Что нужно сделать
Измените строки между строкой с «Торцювальна пила Einhell TC-MS 216 (4300370)» и строкой с «takortak.org» включительно: поставьте «Wall mirror» вместо «Vanity mirror», а всё остальное оставьте без изменений.

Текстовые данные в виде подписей
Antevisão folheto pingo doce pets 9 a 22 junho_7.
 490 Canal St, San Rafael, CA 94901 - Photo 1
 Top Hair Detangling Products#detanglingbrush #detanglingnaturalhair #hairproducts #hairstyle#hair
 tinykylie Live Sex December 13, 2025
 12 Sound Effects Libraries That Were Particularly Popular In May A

==

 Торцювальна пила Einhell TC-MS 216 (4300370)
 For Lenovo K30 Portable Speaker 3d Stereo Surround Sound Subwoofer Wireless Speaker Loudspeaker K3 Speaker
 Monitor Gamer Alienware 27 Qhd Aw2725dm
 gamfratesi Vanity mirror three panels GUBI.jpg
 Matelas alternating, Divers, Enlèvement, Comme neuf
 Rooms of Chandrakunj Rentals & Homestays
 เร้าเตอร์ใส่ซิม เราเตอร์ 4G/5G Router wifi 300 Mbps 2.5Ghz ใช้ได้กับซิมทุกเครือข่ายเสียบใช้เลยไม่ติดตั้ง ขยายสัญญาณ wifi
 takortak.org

---

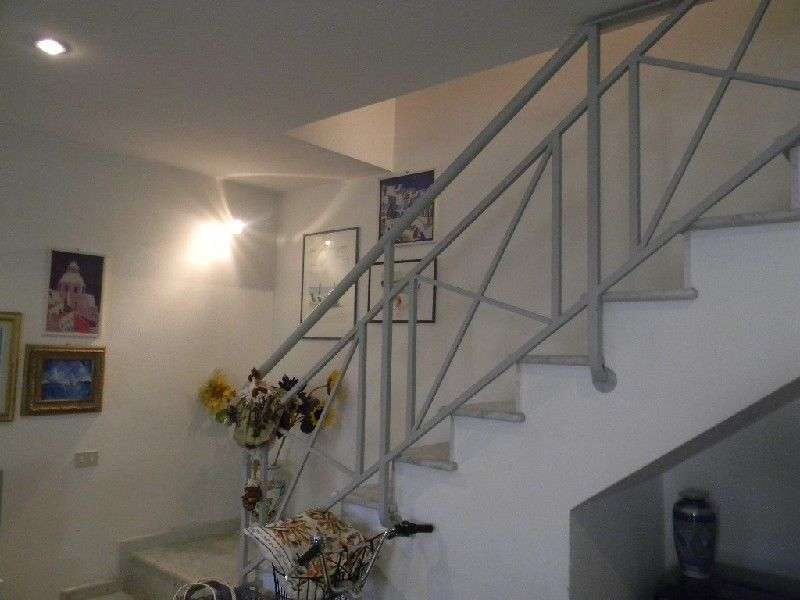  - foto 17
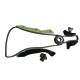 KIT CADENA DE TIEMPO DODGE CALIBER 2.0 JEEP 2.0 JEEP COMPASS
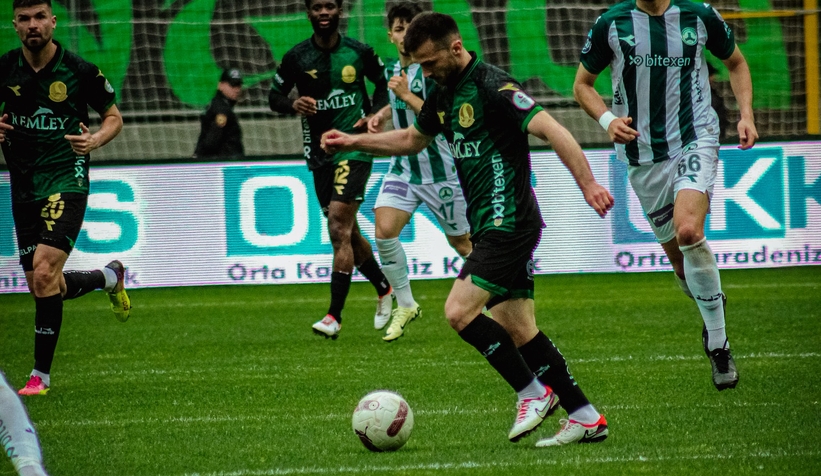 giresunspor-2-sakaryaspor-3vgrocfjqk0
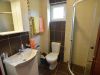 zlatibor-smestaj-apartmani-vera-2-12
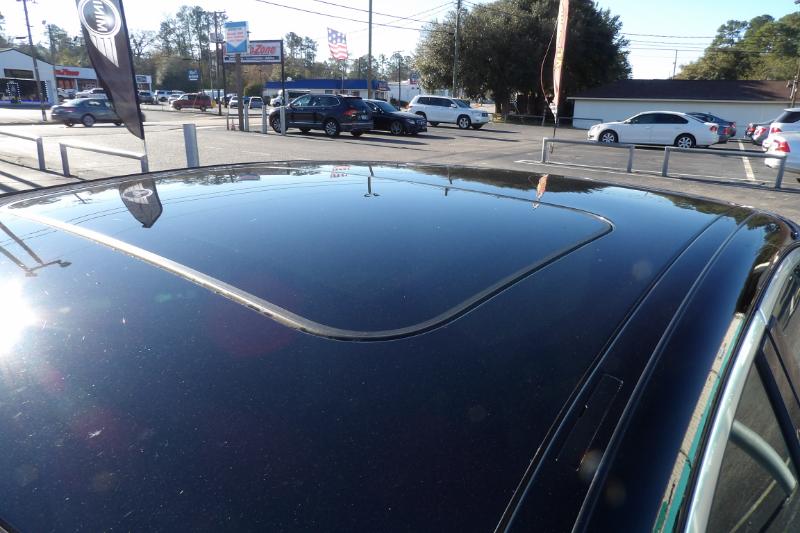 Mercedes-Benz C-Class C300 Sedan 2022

Ожидаемый результат
 Торцювальна пила Einhell TC-MS 216 (4300370)
 For Lenovo K30 Portable Speaker 3d Stereo Surround Sound Subwoofer Wireless Speaker Loudspeaker K3 Speaker
 Monitor Gamer Alienware 27 Qhd Aw2725dm
 gamfratesi Wall mirror three panels GUBI.jpg
 Matelas alternating, Divers, Enlèvement, Comme neuf
 Rooms of Chandrakunj Rentals & Homestays
 เร้าเตอร์ใส่ซิม เราเตอร์ 4G/5G Router wifi 300 Mbps 2.5Ghz ใช้ได้กับซิมทุกเครือข่ายเสียบใช้เลยไม่ติดตั้ง ขยายสัญญาณ wifi
 takortak.org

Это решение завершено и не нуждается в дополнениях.